Justice Mark Cooper decided Angus probably burned down the ailing business himself and he upheld Ace Insurance's decision not to pay out the policy.
Angus had argued two men with hoodies and scarves over their faces forced him into the hotel and threatened to set him on fire using a red and yellow lighter.
The men took him to the office where he opened the safe and filled a shopping bag with an estimated $10,000 in cash.
He said the men tied his hands together in front of him with tape then made him lead them into the hotel and disarm the alarm.
The men filled bags with bottles of alcohol, mainly bourbon, and then hit him over the back of the head, he said.
When he regained consciousness the building had been set alight. Angus said he crawled out of the building as the robbers fled into the night.
Justice Cooper gave a lengthy description of discrepancies with the story. He said dousing Angus was an "odd" way to coerce him to give them money and he could have been threatened "more straightforwardly" with a weapon.
A chemical analysis of the accelerants used in the fire identified that there were two different types - one a mixture of petrol and kerosene and the other, just petrol. Angus had the petrol-kerosene mixture on his clothing but only petrol on his shoes.

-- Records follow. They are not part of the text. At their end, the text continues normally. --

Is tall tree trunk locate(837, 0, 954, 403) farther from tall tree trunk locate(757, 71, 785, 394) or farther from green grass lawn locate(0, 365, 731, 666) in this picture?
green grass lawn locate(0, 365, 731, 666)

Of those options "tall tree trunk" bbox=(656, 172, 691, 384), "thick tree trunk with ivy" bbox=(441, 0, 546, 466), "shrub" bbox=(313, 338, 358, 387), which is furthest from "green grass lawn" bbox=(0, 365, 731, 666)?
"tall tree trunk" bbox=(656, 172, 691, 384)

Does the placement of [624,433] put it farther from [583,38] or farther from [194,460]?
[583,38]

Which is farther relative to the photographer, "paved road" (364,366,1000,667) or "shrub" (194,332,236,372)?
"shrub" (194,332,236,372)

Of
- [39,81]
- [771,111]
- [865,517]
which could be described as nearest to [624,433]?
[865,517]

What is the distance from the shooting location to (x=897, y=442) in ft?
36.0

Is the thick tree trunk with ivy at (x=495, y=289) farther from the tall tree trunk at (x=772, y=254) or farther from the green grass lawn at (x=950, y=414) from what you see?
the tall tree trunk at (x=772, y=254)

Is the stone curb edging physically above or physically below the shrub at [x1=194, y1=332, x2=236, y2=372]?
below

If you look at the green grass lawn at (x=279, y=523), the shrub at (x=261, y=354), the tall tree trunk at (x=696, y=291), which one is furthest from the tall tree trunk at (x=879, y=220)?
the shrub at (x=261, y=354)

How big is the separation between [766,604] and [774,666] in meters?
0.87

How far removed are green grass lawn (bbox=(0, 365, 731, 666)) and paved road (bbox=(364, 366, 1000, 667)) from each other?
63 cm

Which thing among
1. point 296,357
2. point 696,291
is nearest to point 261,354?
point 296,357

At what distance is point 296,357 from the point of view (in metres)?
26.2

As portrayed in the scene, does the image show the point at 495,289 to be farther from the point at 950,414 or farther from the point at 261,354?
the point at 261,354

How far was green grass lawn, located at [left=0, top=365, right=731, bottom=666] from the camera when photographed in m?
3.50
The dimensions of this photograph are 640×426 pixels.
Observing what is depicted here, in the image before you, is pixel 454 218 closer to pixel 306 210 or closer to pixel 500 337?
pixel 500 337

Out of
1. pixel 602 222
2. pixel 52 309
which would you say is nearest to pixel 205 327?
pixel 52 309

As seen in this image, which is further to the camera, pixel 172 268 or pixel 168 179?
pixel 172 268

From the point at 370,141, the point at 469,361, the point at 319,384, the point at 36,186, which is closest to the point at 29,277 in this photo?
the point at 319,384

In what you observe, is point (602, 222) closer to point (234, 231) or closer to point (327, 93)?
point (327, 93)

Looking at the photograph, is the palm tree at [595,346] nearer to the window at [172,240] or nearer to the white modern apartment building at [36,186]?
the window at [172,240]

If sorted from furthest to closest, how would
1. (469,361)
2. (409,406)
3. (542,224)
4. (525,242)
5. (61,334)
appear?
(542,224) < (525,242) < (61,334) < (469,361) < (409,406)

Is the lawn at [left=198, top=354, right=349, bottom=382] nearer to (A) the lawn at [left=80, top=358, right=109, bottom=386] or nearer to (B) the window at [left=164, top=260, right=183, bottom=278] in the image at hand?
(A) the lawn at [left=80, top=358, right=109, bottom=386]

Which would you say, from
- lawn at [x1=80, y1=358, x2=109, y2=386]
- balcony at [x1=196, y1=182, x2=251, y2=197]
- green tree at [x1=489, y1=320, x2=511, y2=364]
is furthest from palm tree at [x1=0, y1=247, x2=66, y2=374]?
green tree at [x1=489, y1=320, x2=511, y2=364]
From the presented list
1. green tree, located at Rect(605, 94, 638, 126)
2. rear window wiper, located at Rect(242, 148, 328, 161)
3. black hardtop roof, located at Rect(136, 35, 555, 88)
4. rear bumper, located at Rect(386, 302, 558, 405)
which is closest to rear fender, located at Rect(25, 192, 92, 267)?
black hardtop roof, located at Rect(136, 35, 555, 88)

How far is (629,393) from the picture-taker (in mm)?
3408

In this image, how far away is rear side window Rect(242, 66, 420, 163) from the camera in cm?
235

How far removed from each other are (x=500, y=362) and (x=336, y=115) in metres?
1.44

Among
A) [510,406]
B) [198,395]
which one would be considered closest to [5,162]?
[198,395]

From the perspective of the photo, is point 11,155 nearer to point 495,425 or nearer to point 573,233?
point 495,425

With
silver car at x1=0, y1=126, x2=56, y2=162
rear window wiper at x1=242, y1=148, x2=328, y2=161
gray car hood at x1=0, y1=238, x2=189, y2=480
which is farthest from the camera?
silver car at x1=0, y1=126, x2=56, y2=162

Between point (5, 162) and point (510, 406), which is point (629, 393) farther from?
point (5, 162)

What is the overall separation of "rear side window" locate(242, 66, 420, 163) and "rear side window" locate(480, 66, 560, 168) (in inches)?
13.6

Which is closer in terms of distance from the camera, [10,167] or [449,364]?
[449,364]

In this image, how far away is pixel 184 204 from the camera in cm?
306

Justice Cooper said the most likely explanation was that it was splashed there as it was poured.
A trail of evidence leading from the scene, including a bottle of bourbon standing upright on a tree stump, "did not ring true".
The wound on Angus's head that supposedly knocked him out was superficial and involved some minor swelling. Angus also had motive as the business was not doing well and had been for sale for about four years.
"I have concluded on the balance of probabilities that the fire at the Pinelands Hotel was set by Mr Angus for the purpose of making a false claim . . ."
The Angus family declined to comment.